Im sure there is burger selling establishment in the surrounding area that is reasonably priced :roll: :lol:


----------



## trev (Aug 5, 2005)

dzTT said:


> Im sure there is burger selling establishment in the surrounding area that is reasonably priced :roll: :lol:


 Thought you might know of a burger van in and around that area :lol:


----------



## missile (Jul 18, 2011)

I might be up for that [smiley=dude.gif]


----------



## malstt (Apr 18, 2007)

The more the merrier. 8)


----------



## jimmyf (Oct 12, 2010)

I would be up for that  would save me making my tea that night :roll:


----------



## trev (Aug 5, 2005)

Reading between the lines mate, you want us to buy your dinner :lol: :-*


----------



## malstt (Apr 18, 2007)

This is looking good, We just need a venue now.


----------



## malstt (Apr 18, 2007)

Not long now, anymore for this ?


----------



## dzTT (Mar 11, 2009)

We found somewhere to go yet?


----------



## malstt (Apr 18, 2007)

Not yet, any ideas ?


----------



## V6RUL (May 28, 2009)

If its Loch Lomond, then i will have to pass as its a 4 hour drive from Aberdeen..  
Steve


----------



## jimmyf (Oct 12, 2010)

Don't know what everyone fancies but plenty eating places on Byres Road (Glasgow West End),,,eg nice Italian.. Paperino's (G12 8UD).

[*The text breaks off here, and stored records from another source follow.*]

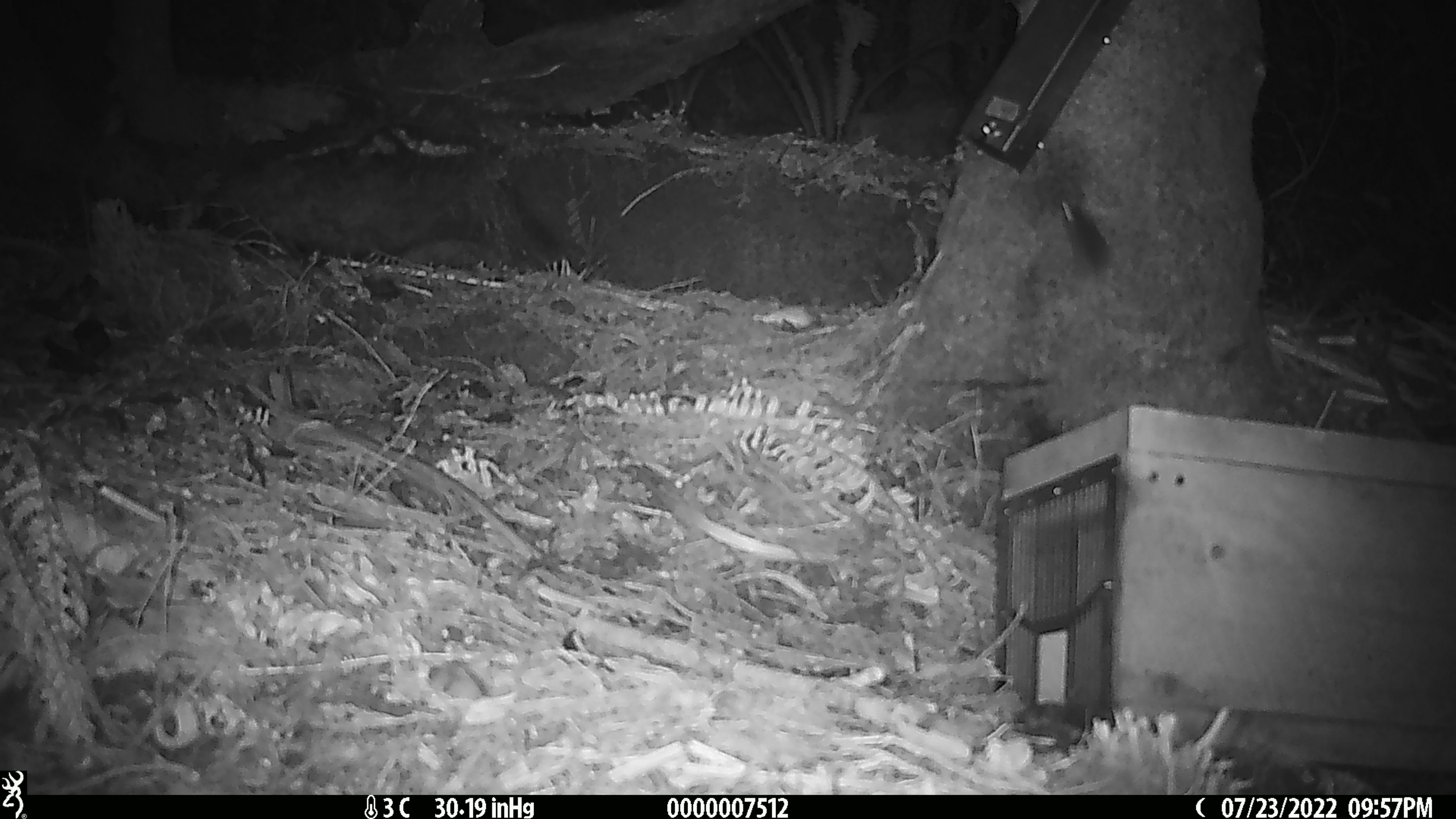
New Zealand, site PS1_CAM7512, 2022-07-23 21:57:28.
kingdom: Animalia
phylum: Chordata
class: Mammalia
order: Rodentia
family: Muridae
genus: Mus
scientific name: Mus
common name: mouse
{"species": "mouse (Mus)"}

Handy for Mal comin in from Loch Lomond. The rest of us could meet up at Glasgow Fort and drive in.....alternatively there is Frankie & Benny's at Glasgow Fort (G33 5AL)

Just something to start us thinking.....I'm easy


----------



## dzTT (Mar 11, 2009)

Theres a fine dining at some scottish place near the fort as well...goes by the name of McDonalds. Never heard of it before. :roll:


----------



## jimmyf (Oct 12, 2010)

dzTT said:


> Theres a fine dining at some scottish place near the fort as well...goes by the name of McDonalds. Never heard of it before. :roll:


McCheapskate [smiley=gossip.gif]


----------



## malstt (Apr 18, 2007)

Me and Elaine dont mind. What ever you fancy.

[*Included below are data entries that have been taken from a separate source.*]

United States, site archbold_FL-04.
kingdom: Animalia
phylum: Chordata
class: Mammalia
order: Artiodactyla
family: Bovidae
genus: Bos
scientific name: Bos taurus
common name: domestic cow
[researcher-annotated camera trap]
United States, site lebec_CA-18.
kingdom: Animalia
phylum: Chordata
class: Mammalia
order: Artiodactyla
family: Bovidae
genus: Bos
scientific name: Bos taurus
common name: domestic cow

Sent from my GT-I5800 using Tapatalk 2


----------



## malstt (Apr 18, 2007)

So where are we going?

Sent from my GT-I5800 using Tapatalk 2


----------



## missile (Jul 18, 2011)

Hi,

I shall have to miss this event, but hope you guys have a great time whatever you decide.


----------



## dzTT (Mar 11, 2009)

sorry mal I wont be able to make it for tonight. got a list of stuff to get done on the house now that zoe is away for a few days :x


----------



## malstt (Apr 18, 2007)

No bother. Shame you both cant make it. Maybe next time. Anybody still coming?

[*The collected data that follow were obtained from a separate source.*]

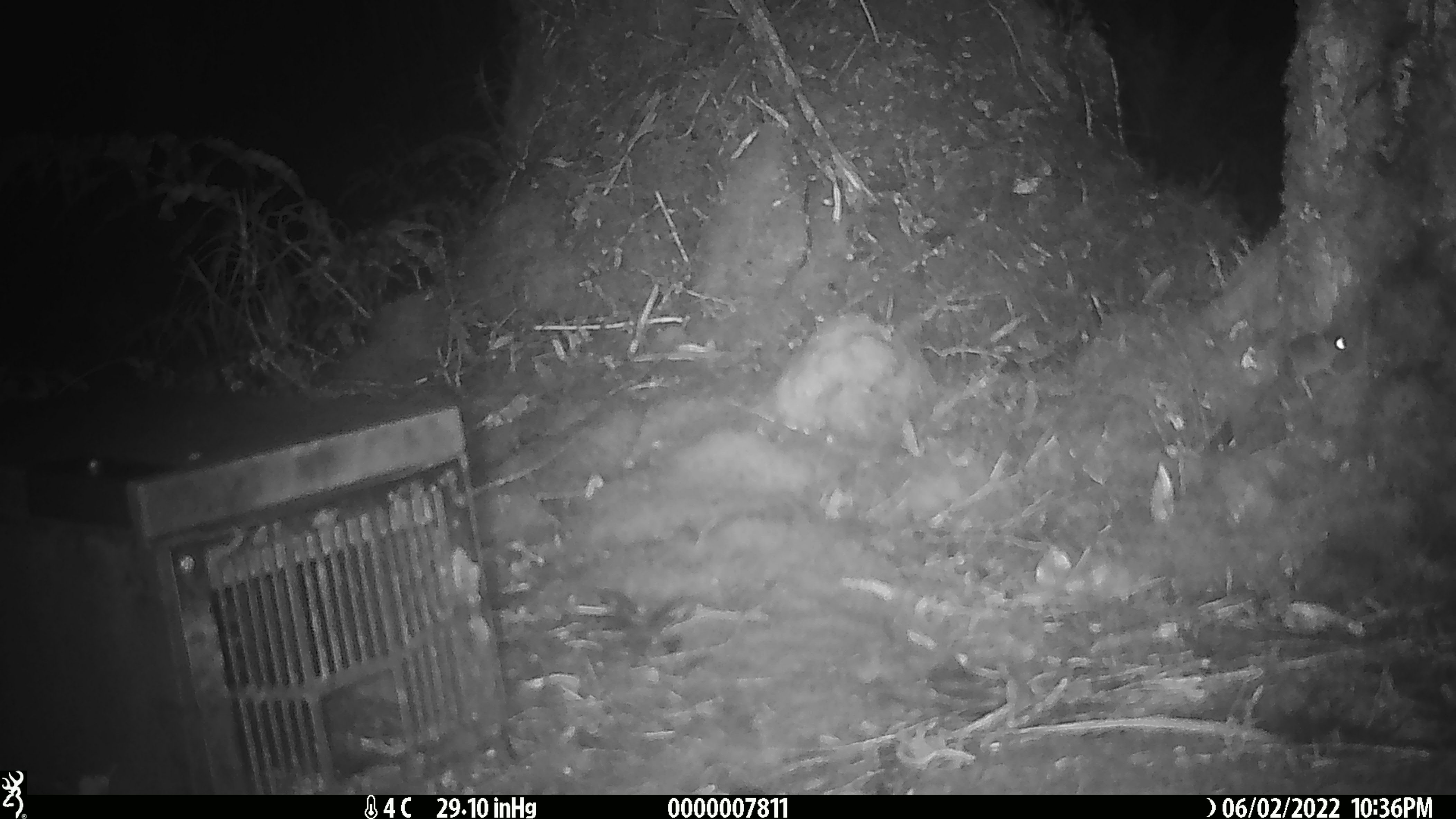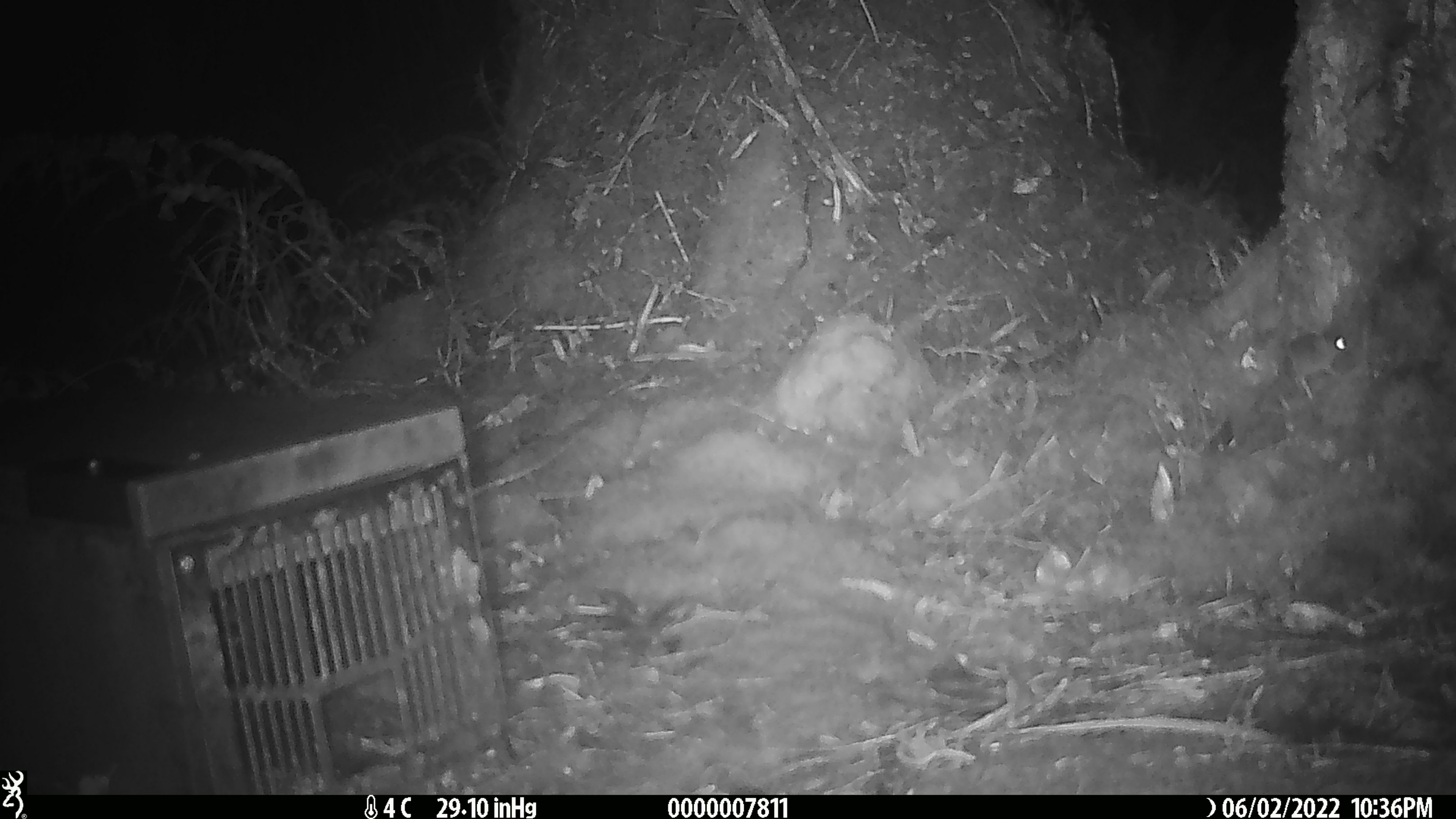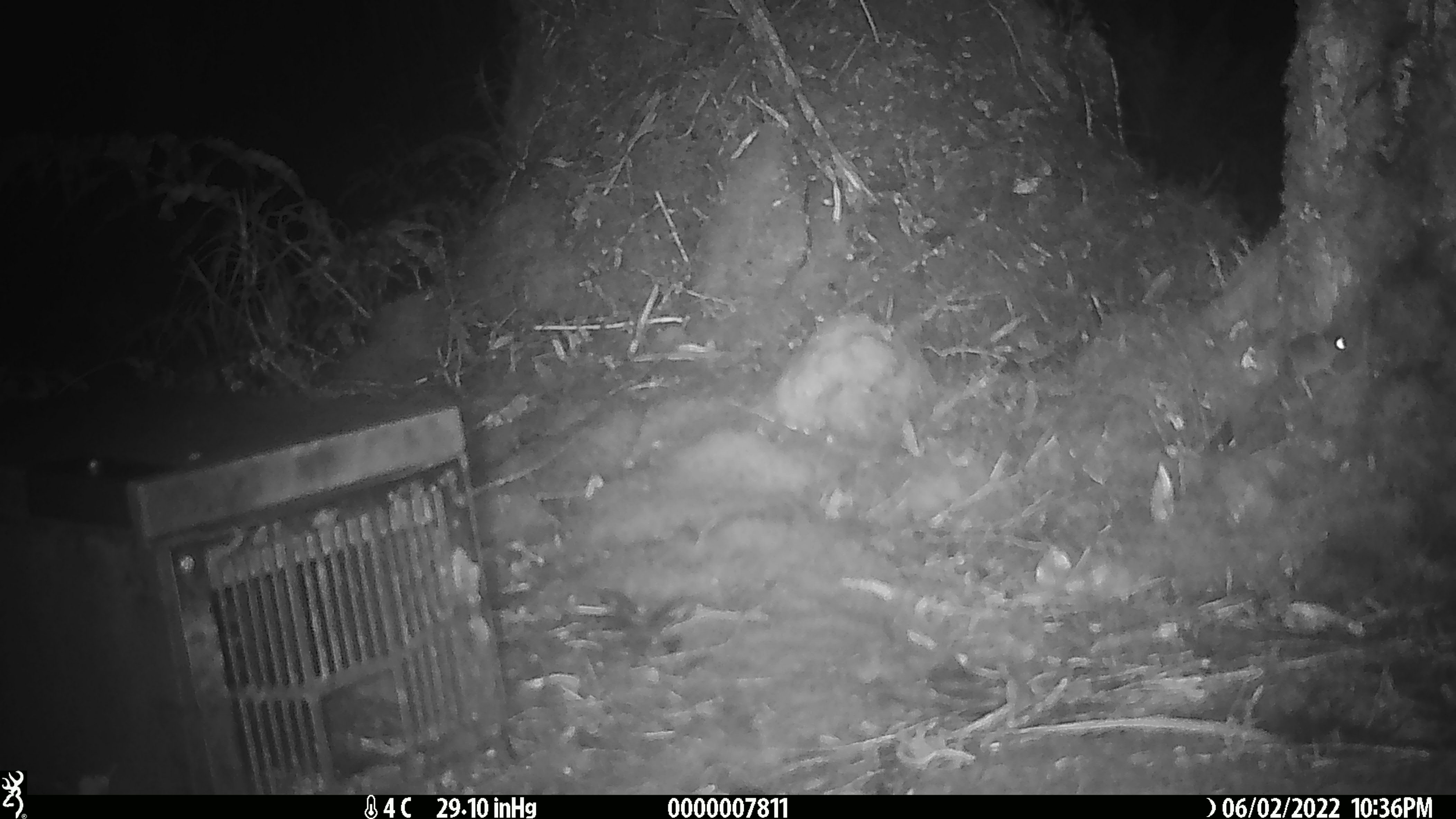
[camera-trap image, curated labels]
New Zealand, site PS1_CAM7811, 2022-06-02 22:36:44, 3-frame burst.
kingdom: Animalia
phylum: Chordata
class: Mammalia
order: Rodentia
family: Muridae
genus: Mus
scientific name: Mus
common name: mouse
Mouse (Mus).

Sent from my GT-I5800 using Tapatalk 2


----------



## malstt (Apr 18, 2007)

Going to have to cancel this due to lack of interest. Sorry.:sad:

Sent from my GT-I5800 using Tapatalk 2


----------



## jimmyf (Oct 12, 2010)

It's a real disappointment there was not more interest shown Mal 

...............hope you guys enjoy the rest of your week up here 

Jimmy


----------



## malstt (Apr 18, 2007)

Thanks. Had a great time so far.

Sent from my GT-I5800 using Tapatalk 2


----------